🤖 AI Summary
Analyzing and forecasting crowd dynamics in real-world low-quality videos remains challenging due to poor data fidelity, highly complex spatiotemporal variability, and the lack of physical interpretability in existing approaches. Method: This paper proposes a continuous-time neural stochastic differential equation (Neural SDE) framework grounded in physical priors of active matter—modeling crowds as self-propelled agents subject to stochastic forces. By unifying mechanistic physics with data-driven learning, the framework enables interpretable, continuous-time modeling of dense crowd dynamics. It supports weakly supervised learning, overcoming limitations of conventional discrete, black-box models.
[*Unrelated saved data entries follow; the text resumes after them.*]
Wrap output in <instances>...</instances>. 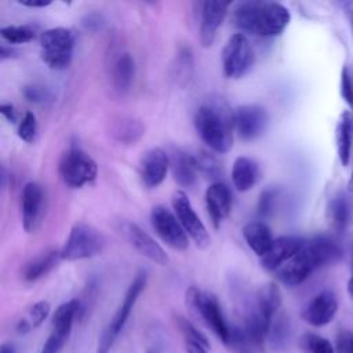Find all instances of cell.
<instances>
[{
    "label": "cell",
    "instance_id": "obj_13",
    "mask_svg": "<svg viewBox=\"0 0 353 353\" xmlns=\"http://www.w3.org/2000/svg\"><path fill=\"white\" fill-rule=\"evenodd\" d=\"M269 114L259 105H243L233 110V127L243 141L259 138L268 128Z\"/></svg>",
    "mask_w": 353,
    "mask_h": 353
},
{
    "label": "cell",
    "instance_id": "obj_10",
    "mask_svg": "<svg viewBox=\"0 0 353 353\" xmlns=\"http://www.w3.org/2000/svg\"><path fill=\"white\" fill-rule=\"evenodd\" d=\"M150 223L157 236L172 250L185 251L189 247V236L176 215L164 205H154L152 208Z\"/></svg>",
    "mask_w": 353,
    "mask_h": 353
},
{
    "label": "cell",
    "instance_id": "obj_36",
    "mask_svg": "<svg viewBox=\"0 0 353 353\" xmlns=\"http://www.w3.org/2000/svg\"><path fill=\"white\" fill-rule=\"evenodd\" d=\"M341 97L347 103V106L353 109V81L350 70L346 65H343L341 72Z\"/></svg>",
    "mask_w": 353,
    "mask_h": 353
},
{
    "label": "cell",
    "instance_id": "obj_42",
    "mask_svg": "<svg viewBox=\"0 0 353 353\" xmlns=\"http://www.w3.org/2000/svg\"><path fill=\"white\" fill-rule=\"evenodd\" d=\"M14 54H15V51L11 50V47L7 48L6 46H1V50H0V58H1V59L11 58V57H14Z\"/></svg>",
    "mask_w": 353,
    "mask_h": 353
},
{
    "label": "cell",
    "instance_id": "obj_46",
    "mask_svg": "<svg viewBox=\"0 0 353 353\" xmlns=\"http://www.w3.org/2000/svg\"><path fill=\"white\" fill-rule=\"evenodd\" d=\"M347 190L353 193V171H352V175H350V179L347 182Z\"/></svg>",
    "mask_w": 353,
    "mask_h": 353
},
{
    "label": "cell",
    "instance_id": "obj_9",
    "mask_svg": "<svg viewBox=\"0 0 353 353\" xmlns=\"http://www.w3.org/2000/svg\"><path fill=\"white\" fill-rule=\"evenodd\" d=\"M254 63V51L243 33H234L222 50V69L228 79H240Z\"/></svg>",
    "mask_w": 353,
    "mask_h": 353
},
{
    "label": "cell",
    "instance_id": "obj_40",
    "mask_svg": "<svg viewBox=\"0 0 353 353\" xmlns=\"http://www.w3.org/2000/svg\"><path fill=\"white\" fill-rule=\"evenodd\" d=\"M185 353H208V349L199 342L185 341Z\"/></svg>",
    "mask_w": 353,
    "mask_h": 353
},
{
    "label": "cell",
    "instance_id": "obj_4",
    "mask_svg": "<svg viewBox=\"0 0 353 353\" xmlns=\"http://www.w3.org/2000/svg\"><path fill=\"white\" fill-rule=\"evenodd\" d=\"M186 303L203 319L211 331L225 343L230 346L233 327L229 325L216 296L199 287H189L185 294Z\"/></svg>",
    "mask_w": 353,
    "mask_h": 353
},
{
    "label": "cell",
    "instance_id": "obj_12",
    "mask_svg": "<svg viewBox=\"0 0 353 353\" xmlns=\"http://www.w3.org/2000/svg\"><path fill=\"white\" fill-rule=\"evenodd\" d=\"M172 208L186 234L196 243L197 247L207 248L211 243L210 233L196 214L188 194L183 190H176L172 194Z\"/></svg>",
    "mask_w": 353,
    "mask_h": 353
},
{
    "label": "cell",
    "instance_id": "obj_38",
    "mask_svg": "<svg viewBox=\"0 0 353 353\" xmlns=\"http://www.w3.org/2000/svg\"><path fill=\"white\" fill-rule=\"evenodd\" d=\"M338 353H353V334L349 331H342L336 339Z\"/></svg>",
    "mask_w": 353,
    "mask_h": 353
},
{
    "label": "cell",
    "instance_id": "obj_5",
    "mask_svg": "<svg viewBox=\"0 0 353 353\" xmlns=\"http://www.w3.org/2000/svg\"><path fill=\"white\" fill-rule=\"evenodd\" d=\"M146 281H148V276L146 273L138 272L135 274V277L132 279L131 284L128 285L125 295L120 303V306L117 307L116 313L113 314L112 320L109 321V324L105 327L103 332L101 334L98 343H97V349L94 353H109V350L112 349L114 341L117 339L120 331L123 330V327L125 325L134 306L135 302L138 301L139 295L142 294V291L146 287Z\"/></svg>",
    "mask_w": 353,
    "mask_h": 353
},
{
    "label": "cell",
    "instance_id": "obj_21",
    "mask_svg": "<svg viewBox=\"0 0 353 353\" xmlns=\"http://www.w3.org/2000/svg\"><path fill=\"white\" fill-rule=\"evenodd\" d=\"M168 157H170V170L172 172L175 182L185 189L193 188L199 176V170H197L194 156L179 148H172Z\"/></svg>",
    "mask_w": 353,
    "mask_h": 353
},
{
    "label": "cell",
    "instance_id": "obj_22",
    "mask_svg": "<svg viewBox=\"0 0 353 353\" xmlns=\"http://www.w3.org/2000/svg\"><path fill=\"white\" fill-rule=\"evenodd\" d=\"M135 76V62L130 52H119L110 62V80L113 88L124 94L130 90Z\"/></svg>",
    "mask_w": 353,
    "mask_h": 353
},
{
    "label": "cell",
    "instance_id": "obj_24",
    "mask_svg": "<svg viewBox=\"0 0 353 353\" xmlns=\"http://www.w3.org/2000/svg\"><path fill=\"white\" fill-rule=\"evenodd\" d=\"M59 259L61 250L51 248L44 252H40L39 255L33 256L23 265V268L21 269V277L28 283L36 281L46 276L48 272H51L57 266Z\"/></svg>",
    "mask_w": 353,
    "mask_h": 353
},
{
    "label": "cell",
    "instance_id": "obj_18",
    "mask_svg": "<svg viewBox=\"0 0 353 353\" xmlns=\"http://www.w3.org/2000/svg\"><path fill=\"white\" fill-rule=\"evenodd\" d=\"M338 310V299L331 290H323L310 299L306 307L302 310V319L313 325L323 327L332 321Z\"/></svg>",
    "mask_w": 353,
    "mask_h": 353
},
{
    "label": "cell",
    "instance_id": "obj_2",
    "mask_svg": "<svg viewBox=\"0 0 353 353\" xmlns=\"http://www.w3.org/2000/svg\"><path fill=\"white\" fill-rule=\"evenodd\" d=\"M290 21L288 8L277 1H241L233 10L234 26L261 37L281 34Z\"/></svg>",
    "mask_w": 353,
    "mask_h": 353
},
{
    "label": "cell",
    "instance_id": "obj_19",
    "mask_svg": "<svg viewBox=\"0 0 353 353\" xmlns=\"http://www.w3.org/2000/svg\"><path fill=\"white\" fill-rule=\"evenodd\" d=\"M305 239L298 236H281L274 239L269 251L261 256V265L268 272L279 270L303 245Z\"/></svg>",
    "mask_w": 353,
    "mask_h": 353
},
{
    "label": "cell",
    "instance_id": "obj_6",
    "mask_svg": "<svg viewBox=\"0 0 353 353\" xmlns=\"http://www.w3.org/2000/svg\"><path fill=\"white\" fill-rule=\"evenodd\" d=\"M74 34L70 29L57 26L40 36V54L44 63L54 70L66 69L73 59Z\"/></svg>",
    "mask_w": 353,
    "mask_h": 353
},
{
    "label": "cell",
    "instance_id": "obj_16",
    "mask_svg": "<svg viewBox=\"0 0 353 353\" xmlns=\"http://www.w3.org/2000/svg\"><path fill=\"white\" fill-rule=\"evenodd\" d=\"M230 1H214L207 0L200 3V43L203 47H210L216 36L219 26L222 25L229 7Z\"/></svg>",
    "mask_w": 353,
    "mask_h": 353
},
{
    "label": "cell",
    "instance_id": "obj_8",
    "mask_svg": "<svg viewBox=\"0 0 353 353\" xmlns=\"http://www.w3.org/2000/svg\"><path fill=\"white\" fill-rule=\"evenodd\" d=\"M59 175L65 185L77 189L97 179L98 165L81 148L72 146L61 159Z\"/></svg>",
    "mask_w": 353,
    "mask_h": 353
},
{
    "label": "cell",
    "instance_id": "obj_33",
    "mask_svg": "<svg viewBox=\"0 0 353 353\" xmlns=\"http://www.w3.org/2000/svg\"><path fill=\"white\" fill-rule=\"evenodd\" d=\"M175 323L179 328V331L182 332L185 341H193V342H199L203 346H205L207 349L210 347V341L208 338L199 330L196 328L188 319L182 317V316H175Z\"/></svg>",
    "mask_w": 353,
    "mask_h": 353
},
{
    "label": "cell",
    "instance_id": "obj_7",
    "mask_svg": "<svg viewBox=\"0 0 353 353\" xmlns=\"http://www.w3.org/2000/svg\"><path fill=\"white\" fill-rule=\"evenodd\" d=\"M105 243V237L98 229L83 222L76 223L61 248V259L80 261L94 258L102 252Z\"/></svg>",
    "mask_w": 353,
    "mask_h": 353
},
{
    "label": "cell",
    "instance_id": "obj_29",
    "mask_svg": "<svg viewBox=\"0 0 353 353\" xmlns=\"http://www.w3.org/2000/svg\"><path fill=\"white\" fill-rule=\"evenodd\" d=\"M112 134L123 143H134L143 134V125L131 117H121L113 125Z\"/></svg>",
    "mask_w": 353,
    "mask_h": 353
},
{
    "label": "cell",
    "instance_id": "obj_14",
    "mask_svg": "<svg viewBox=\"0 0 353 353\" xmlns=\"http://www.w3.org/2000/svg\"><path fill=\"white\" fill-rule=\"evenodd\" d=\"M44 190L37 182H28L21 194L22 225L28 233L36 232L44 215Z\"/></svg>",
    "mask_w": 353,
    "mask_h": 353
},
{
    "label": "cell",
    "instance_id": "obj_32",
    "mask_svg": "<svg viewBox=\"0 0 353 353\" xmlns=\"http://www.w3.org/2000/svg\"><path fill=\"white\" fill-rule=\"evenodd\" d=\"M194 159H196L199 172H201L203 175L211 179H215L214 182H218V176L222 174L221 164L218 163V160L207 152H200V154L194 156Z\"/></svg>",
    "mask_w": 353,
    "mask_h": 353
},
{
    "label": "cell",
    "instance_id": "obj_28",
    "mask_svg": "<svg viewBox=\"0 0 353 353\" xmlns=\"http://www.w3.org/2000/svg\"><path fill=\"white\" fill-rule=\"evenodd\" d=\"M328 215L334 229L342 233L347 228L352 218V204L349 197L343 193L332 197L328 204Z\"/></svg>",
    "mask_w": 353,
    "mask_h": 353
},
{
    "label": "cell",
    "instance_id": "obj_17",
    "mask_svg": "<svg viewBox=\"0 0 353 353\" xmlns=\"http://www.w3.org/2000/svg\"><path fill=\"white\" fill-rule=\"evenodd\" d=\"M168 170L170 157L161 148H152L148 150L139 163L141 181L149 189L157 188L165 179Z\"/></svg>",
    "mask_w": 353,
    "mask_h": 353
},
{
    "label": "cell",
    "instance_id": "obj_37",
    "mask_svg": "<svg viewBox=\"0 0 353 353\" xmlns=\"http://www.w3.org/2000/svg\"><path fill=\"white\" fill-rule=\"evenodd\" d=\"M23 97L29 102L43 103V102H46V101H48L51 98V94H50V91L46 87L37 85V84H32V85H26L23 88Z\"/></svg>",
    "mask_w": 353,
    "mask_h": 353
},
{
    "label": "cell",
    "instance_id": "obj_44",
    "mask_svg": "<svg viewBox=\"0 0 353 353\" xmlns=\"http://www.w3.org/2000/svg\"><path fill=\"white\" fill-rule=\"evenodd\" d=\"M347 292L353 298V245H352V276L347 281Z\"/></svg>",
    "mask_w": 353,
    "mask_h": 353
},
{
    "label": "cell",
    "instance_id": "obj_1",
    "mask_svg": "<svg viewBox=\"0 0 353 353\" xmlns=\"http://www.w3.org/2000/svg\"><path fill=\"white\" fill-rule=\"evenodd\" d=\"M341 256L342 250L332 237L317 234L305 239L302 248L276 270V276L285 285H299L319 268L338 261Z\"/></svg>",
    "mask_w": 353,
    "mask_h": 353
},
{
    "label": "cell",
    "instance_id": "obj_3",
    "mask_svg": "<svg viewBox=\"0 0 353 353\" xmlns=\"http://www.w3.org/2000/svg\"><path fill=\"white\" fill-rule=\"evenodd\" d=\"M194 127L201 141L216 153H226L233 145V112L219 102L204 103L194 113Z\"/></svg>",
    "mask_w": 353,
    "mask_h": 353
},
{
    "label": "cell",
    "instance_id": "obj_34",
    "mask_svg": "<svg viewBox=\"0 0 353 353\" xmlns=\"http://www.w3.org/2000/svg\"><path fill=\"white\" fill-rule=\"evenodd\" d=\"M37 134L39 127L36 116L32 112H25L18 125V137L28 143H33L37 139Z\"/></svg>",
    "mask_w": 353,
    "mask_h": 353
},
{
    "label": "cell",
    "instance_id": "obj_43",
    "mask_svg": "<svg viewBox=\"0 0 353 353\" xmlns=\"http://www.w3.org/2000/svg\"><path fill=\"white\" fill-rule=\"evenodd\" d=\"M346 15H347L349 25H350L352 34H353V4H347V6H346Z\"/></svg>",
    "mask_w": 353,
    "mask_h": 353
},
{
    "label": "cell",
    "instance_id": "obj_23",
    "mask_svg": "<svg viewBox=\"0 0 353 353\" xmlns=\"http://www.w3.org/2000/svg\"><path fill=\"white\" fill-rule=\"evenodd\" d=\"M261 179V168L258 163L245 156H240L232 165V182L236 190L248 192Z\"/></svg>",
    "mask_w": 353,
    "mask_h": 353
},
{
    "label": "cell",
    "instance_id": "obj_15",
    "mask_svg": "<svg viewBox=\"0 0 353 353\" xmlns=\"http://www.w3.org/2000/svg\"><path fill=\"white\" fill-rule=\"evenodd\" d=\"M120 233H123L127 241L149 261L157 265H165L168 262V255L165 254V251L138 225L124 221L120 223Z\"/></svg>",
    "mask_w": 353,
    "mask_h": 353
},
{
    "label": "cell",
    "instance_id": "obj_41",
    "mask_svg": "<svg viewBox=\"0 0 353 353\" xmlns=\"http://www.w3.org/2000/svg\"><path fill=\"white\" fill-rule=\"evenodd\" d=\"M19 3L22 6L30 7V8H43V7L50 6L52 1L51 0H21Z\"/></svg>",
    "mask_w": 353,
    "mask_h": 353
},
{
    "label": "cell",
    "instance_id": "obj_47",
    "mask_svg": "<svg viewBox=\"0 0 353 353\" xmlns=\"http://www.w3.org/2000/svg\"><path fill=\"white\" fill-rule=\"evenodd\" d=\"M146 353H156V352H154V350H148Z\"/></svg>",
    "mask_w": 353,
    "mask_h": 353
},
{
    "label": "cell",
    "instance_id": "obj_20",
    "mask_svg": "<svg viewBox=\"0 0 353 353\" xmlns=\"http://www.w3.org/2000/svg\"><path fill=\"white\" fill-rule=\"evenodd\" d=\"M204 200L211 223L218 229L232 211V193L223 182L218 181L207 188Z\"/></svg>",
    "mask_w": 353,
    "mask_h": 353
},
{
    "label": "cell",
    "instance_id": "obj_31",
    "mask_svg": "<svg viewBox=\"0 0 353 353\" xmlns=\"http://www.w3.org/2000/svg\"><path fill=\"white\" fill-rule=\"evenodd\" d=\"M299 343L305 353H334L332 343L317 334L302 335Z\"/></svg>",
    "mask_w": 353,
    "mask_h": 353
},
{
    "label": "cell",
    "instance_id": "obj_45",
    "mask_svg": "<svg viewBox=\"0 0 353 353\" xmlns=\"http://www.w3.org/2000/svg\"><path fill=\"white\" fill-rule=\"evenodd\" d=\"M0 353H17L15 352V347L11 345V343H3L1 347H0Z\"/></svg>",
    "mask_w": 353,
    "mask_h": 353
},
{
    "label": "cell",
    "instance_id": "obj_25",
    "mask_svg": "<svg viewBox=\"0 0 353 353\" xmlns=\"http://www.w3.org/2000/svg\"><path fill=\"white\" fill-rule=\"evenodd\" d=\"M243 236L247 245L255 252L259 258L263 256L272 247L274 239L269 226L259 221H252L243 228Z\"/></svg>",
    "mask_w": 353,
    "mask_h": 353
},
{
    "label": "cell",
    "instance_id": "obj_39",
    "mask_svg": "<svg viewBox=\"0 0 353 353\" xmlns=\"http://www.w3.org/2000/svg\"><path fill=\"white\" fill-rule=\"evenodd\" d=\"M0 113L8 123H17V112L11 103H1L0 105Z\"/></svg>",
    "mask_w": 353,
    "mask_h": 353
},
{
    "label": "cell",
    "instance_id": "obj_27",
    "mask_svg": "<svg viewBox=\"0 0 353 353\" xmlns=\"http://www.w3.org/2000/svg\"><path fill=\"white\" fill-rule=\"evenodd\" d=\"M50 303L47 301H37L28 306L25 312L21 314V317L17 321L15 331L21 335H25L37 327L41 325V323L47 319L50 314Z\"/></svg>",
    "mask_w": 353,
    "mask_h": 353
},
{
    "label": "cell",
    "instance_id": "obj_30",
    "mask_svg": "<svg viewBox=\"0 0 353 353\" xmlns=\"http://www.w3.org/2000/svg\"><path fill=\"white\" fill-rule=\"evenodd\" d=\"M0 34L10 44H22L33 40L34 30L26 25H8L0 29Z\"/></svg>",
    "mask_w": 353,
    "mask_h": 353
},
{
    "label": "cell",
    "instance_id": "obj_35",
    "mask_svg": "<svg viewBox=\"0 0 353 353\" xmlns=\"http://www.w3.org/2000/svg\"><path fill=\"white\" fill-rule=\"evenodd\" d=\"M277 199V190L266 189L261 193L258 201V214L261 216H269L274 211V204Z\"/></svg>",
    "mask_w": 353,
    "mask_h": 353
},
{
    "label": "cell",
    "instance_id": "obj_11",
    "mask_svg": "<svg viewBox=\"0 0 353 353\" xmlns=\"http://www.w3.org/2000/svg\"><path fill=\"white\" fill-rule=\"evenodd\" d=\"M80 313V302L77 299H70L59 305L52 314V330L44 342L40 353H58L69 338L73 321Z\"/></svg>",
    "mask_w": 353,
    "mask_h": 353
},
{
    "label": "cell",
    "instance_id": "obj_26",
    "mask_svg": "<svg viewBox=\"0 0 353 353\" xmlns=\"http://www.w3.org/2000/svg\"><path fill=\"white\" fill-rule=\"evenodd\" d=\"M335 139H336V152L339 161L343 167L349 164L350 152L353 145V112L343 110L339 116L336 130H335Z\"/></svg>",
    "mask_w": 353,
    "mask_h": 353
}]
</instances>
Contribution/Results: Evaluated on multiple high-density crowd datasets, our method significantly outperforms state-of-the-art approaches, achieving high-fidelity trajectory prediction, counterfactual simulation, and dynamic attribution analysis—demonstrating both accuracy and physical plausibility.
📝 Abstract
Video-based high-density crowd analysis and prediction has been a long-standing topic in computer vision. It is notoriously difficult due to, but not limited to, the lack of high-quality data and complex crowd dynamics. Consequently, it has been relatively under studied. In this paper, we propose a new approach that aims to learn from in-the-wild videos, often with low quality where it is difficult to track individuals or count heads. The key novelty is a new physics prior to model crowd dynamics. We model high-density crowds as active matter, a continumm with active particles subject to stochastic forces, named 'crowd material'. Our physics model is combined with neural networks, resulting in a neural stochastic differential equation system which can mimic the complex crowd dynamics. Due to the lack of similar research, we adapt a range of existing methods which are close to ours for comparison. Through exhaustive evaluation, we show our model outperforms existing methods in analyzing and forecasting extremely high-density crowds. Furthermore, since our model is a continuous-time physics model, it can be used for simulation and analysis, providing strong interpretability. This is categorically different from most deep learning methods, which are discrete-time models and black-boxes.